We head on to nearby Ungalik Island and as we approach we hear the kids running onto the beach shouting and screaming – a real welcome party. The anchorage is tight and surrounded by close-in reef and it takes three attempts to secure the anchor before we are happy. The kids have clearly been told no-one is to disturb the yacht as they sit patiently on the beach waiting for us to come in. But three kids ignore their parents and break away swimming stark naked holding onto a bamboo pole for buoyancy.
Eventually we head in and meet the head man. We discuss the tight anchorage and he says we could drag and suggests anchoring outside his place where he believes our anchor will be more secure. That we will do. As we prepare to move two little boys swim out clinging on to a piece of polystyrene. We sit and wonder, do we tell them to go back or will they be thrilled to come for the short ride? Up they come and we ask them if they want to join us. “Yes” to everything. Off we head and their eyes start to pop open. We realise they are probably thinking we’re off and they are being taken with us. One boy picks up his piece of polystyrene pointing at his village. Fortunately a girl we had met ashore comes past in a dugout and we ask her to explain to the boys we’re just moving five minutes along the beach. It works and we wet ourselves with laughter as the one boy sees some friends in a dugout, puts his hands on his hips, wiggles them and sticks his tongue out!
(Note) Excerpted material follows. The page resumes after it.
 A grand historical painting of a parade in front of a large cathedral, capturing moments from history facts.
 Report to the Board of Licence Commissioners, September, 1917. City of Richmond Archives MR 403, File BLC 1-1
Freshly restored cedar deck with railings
We organise a dugout trip up a nearby river on the mainland of New Hanover. It’s stunningly beautiful, a clear river with sides of thick jungle mixed in with the island villagers’ gardens. We ask why they don’t live on the mainland. They tell us the mosquitos are bad and we soon discover that for ourselves when we disembark to explore.
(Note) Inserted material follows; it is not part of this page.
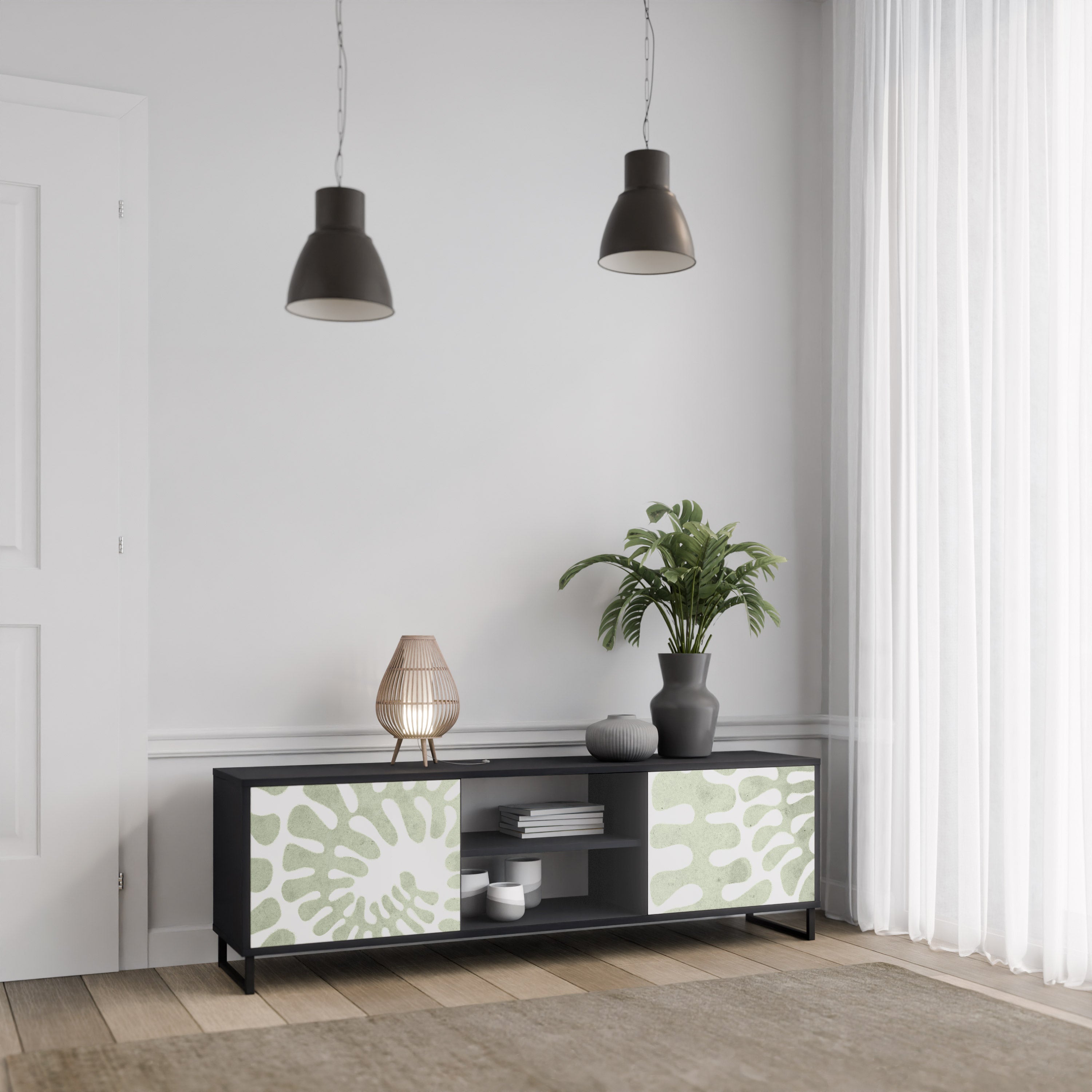 Mueble de TV de 2 puertas HELIX DANCE con acabado negro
No garden patch appears to be without a betel-nut tree. People here love the stuff, chewing it with lime and mustard stalks to make it a deep red colour. It’s not a pretty sight, a mouth full of red and rotten teeth.
In the evening we go in for kai-kai (food), some ‘sing-sing’ and ‘kastom’ dancing, giving in exchange large quantities of rice, tinned foods and fishing supplies for the many villagers involved, plus a few things for the little ones.
We spend our last day preparing Adina for a two day passage as we’re off to the Hermit Islands. We take delivery of a final treasured item – a local woven manbag for Tom! Now with our Pidgin English and manbag we can really blend in!
Our final evening we sit on the boat taking it all in, watching people paddle the 600m from their little island to the mainland river to wash. Slowly but surely the sun sinks turning the sky a wonderful glow of orange. Silhouetted against the sinking sun is a young boy paddling alone on his dugout, singing out loud and clearly enjoying his evening paddle. We love it, we treasure it, the Pacific islands are a special place. Darkness descends and we set to preparing our dinner. Then in the dark we hear the singing again; the boy was returning and close to the boat. So we called him over, told him we loved his singing and gave him a new t-shirt to wear after his river wash and thank him for the singing. A big white teeth smile – we hear him as he disappears into the dark of the night whooping away to himself.